Becoming Stateless, Overnight!
Iyad Alasttal
Original Text in French – English Translation by Yasmine Perkins and Noureddine Fekir
This work was a commissioned piece for this edition of the ZAT. Iyad Alasstal was a participant of L'Art Rue's All Around Culture program
For my generation, and thereby for myself as well, it was hard to fully imagine what happened to our parents and grandparents in 1948 — how they were uprooted and torn from their land. How and why did they get the idea to leave their homes?
Sometimes, in response to all these questions, I allowed myself to think that perhaps they weren't brave enough to defend themselves. Other times, I told myself that they were abandoned by their Arab neighbors... and the same story repeats itself! The feeling of having been abandoned by fellow Arab countries; none of them want us — or any other country for that matter! We see how a neighbouring country is not even willing to open its own borders to let in trucks with food and medicine for the people of Gaza, who are dying from starvation and lack of healthcare. But maybe they just don't want to.
It's hard for me to believe, to realise the extent of which my life was suddenly turned upside down, from one day to the next, by becoming "stateless." That is to say: I was torn away from my homeland, far away from my family, the town I remember from my childhood and youth, and the place where I still have family and friends.

Supplied information:
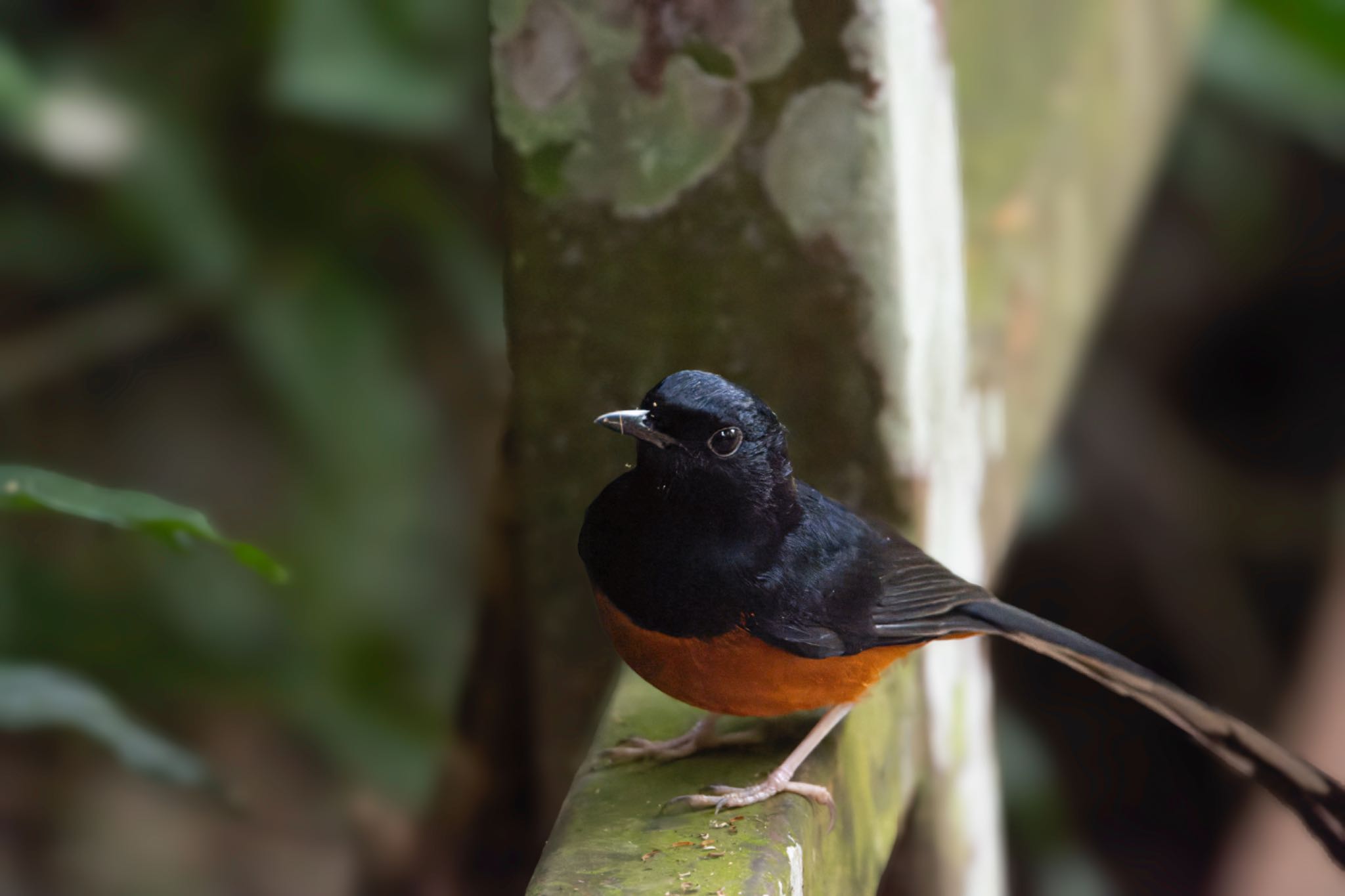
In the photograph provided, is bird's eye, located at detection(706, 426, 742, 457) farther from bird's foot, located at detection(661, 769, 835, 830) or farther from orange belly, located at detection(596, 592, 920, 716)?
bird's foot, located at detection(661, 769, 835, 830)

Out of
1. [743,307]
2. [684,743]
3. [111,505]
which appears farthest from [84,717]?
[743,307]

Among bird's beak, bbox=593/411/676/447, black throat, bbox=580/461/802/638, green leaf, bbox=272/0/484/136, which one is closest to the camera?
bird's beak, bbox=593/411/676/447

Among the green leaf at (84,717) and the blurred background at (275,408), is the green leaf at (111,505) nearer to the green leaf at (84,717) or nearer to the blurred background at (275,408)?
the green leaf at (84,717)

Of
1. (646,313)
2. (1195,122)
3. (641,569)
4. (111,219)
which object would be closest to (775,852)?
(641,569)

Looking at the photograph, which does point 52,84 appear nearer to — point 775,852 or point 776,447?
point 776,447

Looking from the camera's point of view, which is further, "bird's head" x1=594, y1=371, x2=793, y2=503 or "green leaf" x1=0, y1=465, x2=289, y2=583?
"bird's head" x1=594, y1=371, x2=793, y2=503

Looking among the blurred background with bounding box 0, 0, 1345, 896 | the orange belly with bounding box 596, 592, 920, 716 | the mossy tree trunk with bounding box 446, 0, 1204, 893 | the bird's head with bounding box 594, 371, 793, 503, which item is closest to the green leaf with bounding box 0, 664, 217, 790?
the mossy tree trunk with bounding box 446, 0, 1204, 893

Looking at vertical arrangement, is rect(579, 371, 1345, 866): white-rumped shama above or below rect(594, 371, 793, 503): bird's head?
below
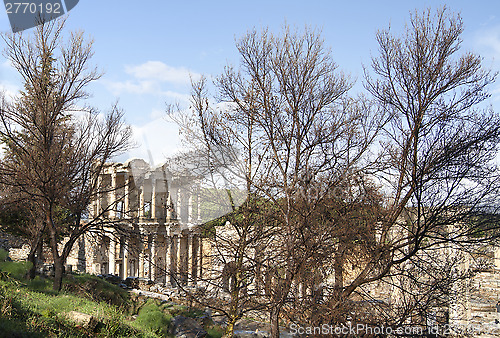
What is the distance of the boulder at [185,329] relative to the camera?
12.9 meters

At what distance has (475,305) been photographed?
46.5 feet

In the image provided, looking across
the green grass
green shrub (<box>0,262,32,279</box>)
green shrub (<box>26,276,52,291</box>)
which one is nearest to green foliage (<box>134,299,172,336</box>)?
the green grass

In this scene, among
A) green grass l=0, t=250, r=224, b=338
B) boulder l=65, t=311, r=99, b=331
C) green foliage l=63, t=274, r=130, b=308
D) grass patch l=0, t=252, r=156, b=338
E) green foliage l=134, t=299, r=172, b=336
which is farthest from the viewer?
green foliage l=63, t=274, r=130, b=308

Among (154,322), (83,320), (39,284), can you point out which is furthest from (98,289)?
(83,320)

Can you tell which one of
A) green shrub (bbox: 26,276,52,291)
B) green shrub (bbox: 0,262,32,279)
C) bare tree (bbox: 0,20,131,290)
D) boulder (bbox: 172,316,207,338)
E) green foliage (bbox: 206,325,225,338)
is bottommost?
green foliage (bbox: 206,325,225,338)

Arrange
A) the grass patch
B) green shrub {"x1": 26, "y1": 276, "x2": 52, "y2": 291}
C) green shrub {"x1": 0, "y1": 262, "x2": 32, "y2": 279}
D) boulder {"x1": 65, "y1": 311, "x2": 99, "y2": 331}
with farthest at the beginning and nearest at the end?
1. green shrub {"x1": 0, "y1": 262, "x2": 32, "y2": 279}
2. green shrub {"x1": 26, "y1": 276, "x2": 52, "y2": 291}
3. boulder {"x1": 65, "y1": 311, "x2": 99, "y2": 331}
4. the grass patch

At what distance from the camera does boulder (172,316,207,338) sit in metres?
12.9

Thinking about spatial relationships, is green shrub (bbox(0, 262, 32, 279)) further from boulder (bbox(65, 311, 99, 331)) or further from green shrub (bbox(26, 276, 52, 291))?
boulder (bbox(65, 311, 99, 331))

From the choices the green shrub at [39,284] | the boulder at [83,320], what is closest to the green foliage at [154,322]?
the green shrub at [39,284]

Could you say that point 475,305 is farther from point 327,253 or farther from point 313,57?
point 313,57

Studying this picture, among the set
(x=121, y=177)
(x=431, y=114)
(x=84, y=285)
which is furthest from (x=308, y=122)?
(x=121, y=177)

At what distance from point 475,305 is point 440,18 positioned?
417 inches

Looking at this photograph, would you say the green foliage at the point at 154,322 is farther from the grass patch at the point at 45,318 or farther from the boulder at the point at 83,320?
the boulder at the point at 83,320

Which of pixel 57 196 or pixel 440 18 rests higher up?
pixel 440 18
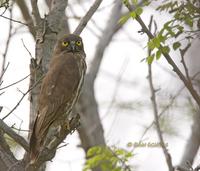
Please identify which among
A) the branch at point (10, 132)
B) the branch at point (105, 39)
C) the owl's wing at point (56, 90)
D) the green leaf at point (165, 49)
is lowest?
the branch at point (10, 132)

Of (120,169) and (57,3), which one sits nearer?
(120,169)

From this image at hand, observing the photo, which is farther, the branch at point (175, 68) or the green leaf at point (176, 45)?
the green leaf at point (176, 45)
==
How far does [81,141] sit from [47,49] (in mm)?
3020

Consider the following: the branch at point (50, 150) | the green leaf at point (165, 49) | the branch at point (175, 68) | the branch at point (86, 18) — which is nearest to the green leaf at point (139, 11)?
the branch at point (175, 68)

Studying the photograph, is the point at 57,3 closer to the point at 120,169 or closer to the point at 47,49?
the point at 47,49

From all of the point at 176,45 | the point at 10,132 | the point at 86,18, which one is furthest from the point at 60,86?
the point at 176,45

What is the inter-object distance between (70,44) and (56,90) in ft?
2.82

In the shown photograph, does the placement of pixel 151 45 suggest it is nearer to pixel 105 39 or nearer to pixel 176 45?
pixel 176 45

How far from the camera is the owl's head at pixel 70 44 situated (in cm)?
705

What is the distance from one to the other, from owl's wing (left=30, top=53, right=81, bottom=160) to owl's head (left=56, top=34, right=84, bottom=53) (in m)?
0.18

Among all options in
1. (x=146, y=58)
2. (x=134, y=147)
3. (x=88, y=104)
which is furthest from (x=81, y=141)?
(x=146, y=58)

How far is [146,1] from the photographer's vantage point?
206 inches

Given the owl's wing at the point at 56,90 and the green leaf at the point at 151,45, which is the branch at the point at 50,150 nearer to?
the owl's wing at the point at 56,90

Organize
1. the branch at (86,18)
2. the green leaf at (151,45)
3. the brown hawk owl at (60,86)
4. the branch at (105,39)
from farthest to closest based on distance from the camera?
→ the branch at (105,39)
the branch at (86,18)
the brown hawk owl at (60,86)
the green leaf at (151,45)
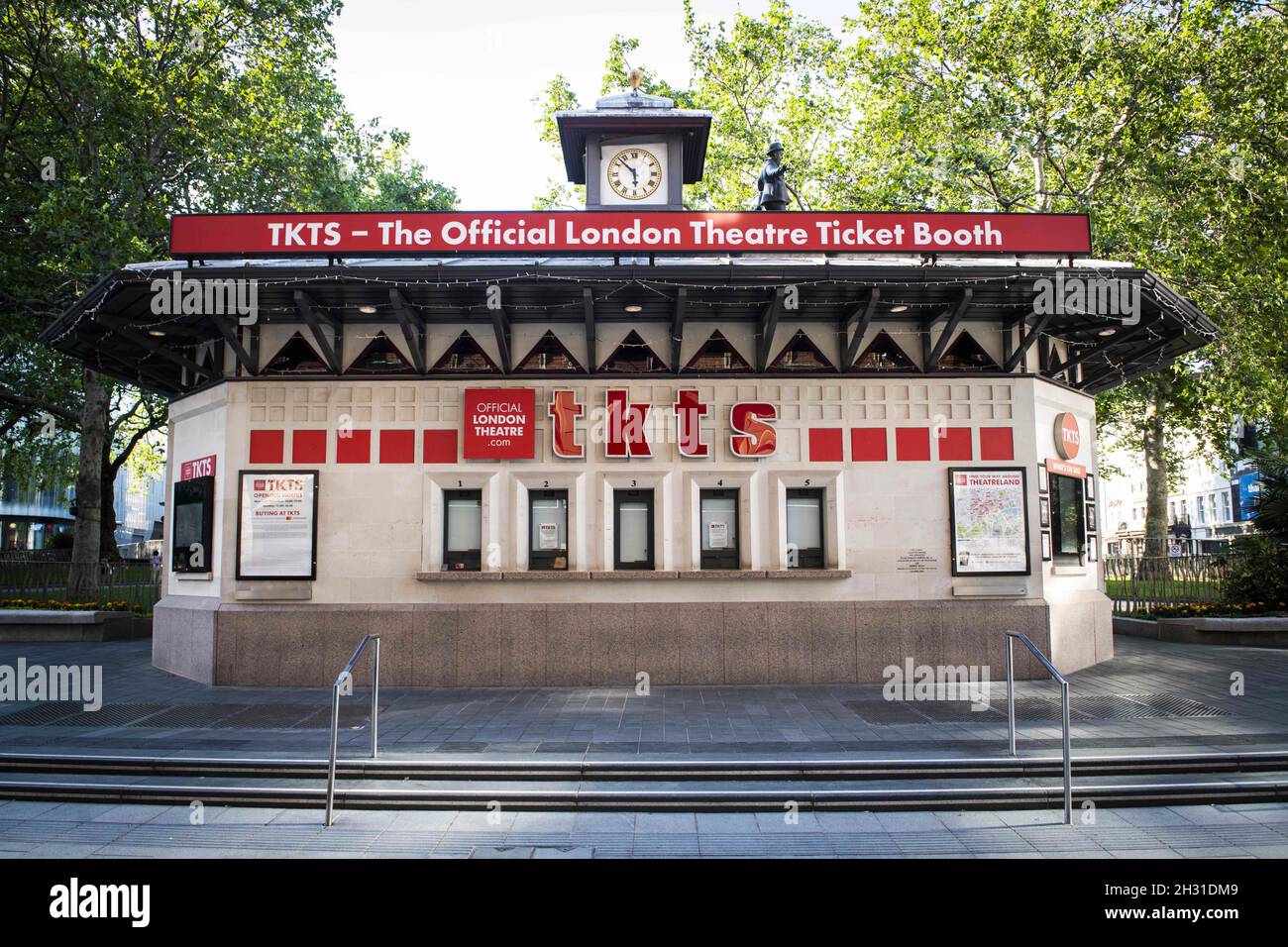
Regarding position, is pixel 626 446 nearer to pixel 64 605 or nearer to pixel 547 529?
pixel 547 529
...
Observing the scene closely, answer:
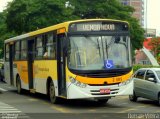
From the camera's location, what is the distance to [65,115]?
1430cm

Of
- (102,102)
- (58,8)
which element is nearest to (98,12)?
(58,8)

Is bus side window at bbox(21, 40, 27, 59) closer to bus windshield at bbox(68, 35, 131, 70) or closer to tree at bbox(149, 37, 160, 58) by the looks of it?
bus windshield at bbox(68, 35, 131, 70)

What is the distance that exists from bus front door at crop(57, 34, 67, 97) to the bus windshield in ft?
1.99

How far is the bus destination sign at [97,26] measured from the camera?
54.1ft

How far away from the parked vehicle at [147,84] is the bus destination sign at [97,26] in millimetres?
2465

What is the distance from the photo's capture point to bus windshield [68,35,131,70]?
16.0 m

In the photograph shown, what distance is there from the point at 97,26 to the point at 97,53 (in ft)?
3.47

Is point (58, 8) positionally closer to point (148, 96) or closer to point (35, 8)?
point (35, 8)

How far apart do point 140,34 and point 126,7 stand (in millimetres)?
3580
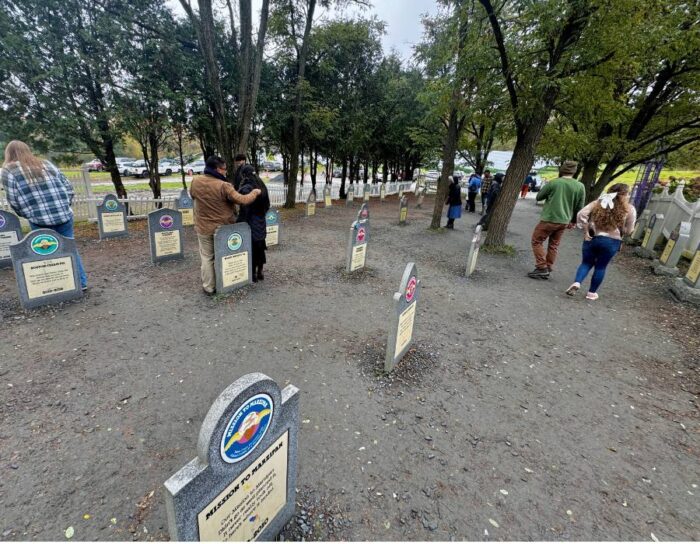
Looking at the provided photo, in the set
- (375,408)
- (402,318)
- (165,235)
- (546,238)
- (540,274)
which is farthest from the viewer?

Tasks:
A: Translate this sentence from the essay on becoming stateless into Spanish: "How and why did they get the idea to leave their homes?"
B: Answer these from the essay on becoming stateless:
(i) Who translated it into English?
(ii) In what year were the writer's parents and grandparents uprooted from their land?
(iii) What do the trucks that a neighbouring country won't let in carry for the people of Gaza?
C: Write the next part of the essay on becoming stateless, picking up right after its last sentence.
The material above is separate from the essay on becoming stateless.

Results by task:
A: ¿Cómo y por qué se les ocurrió dejar sus hogares?

B:
(i) Yasmine Perkins and Noureddine Fekir
(ii) 1948
(iii) Food and medicine

C:
Since the Nakba, 75 years ago, we have only managed to know what happened in 1948 through the raw testimonies of our elders — generations that will soon be gone. Thanks to them, we got to learn about their daily lives — they told us about the expulsions and how they were conducted and gave us their accounts of the massacres committed at the time. But their testimonies were vague, leaving the door open to interpretation, like a film with no outline or end, where we piece together all the scenes and sequences based on their stories.
Each time that I filmed an elderly person to document their story of the Nakba, I had to use my imagination to try to construct their situation inside my mind and be able to describe it and better understand it. But I failed, every time.
Today, after spending 120 days under bombardment in Gaza, and after 208 days of horrors imposed on two and a half million civilians, I can finally understand what actually happened to our elders. What they have told us and described to us over the last 75 years; I can finally imagine it - especially since our generation is currently experiencing a situation that is perhaps much harder and even more heartbreaking than the one our elders experienced!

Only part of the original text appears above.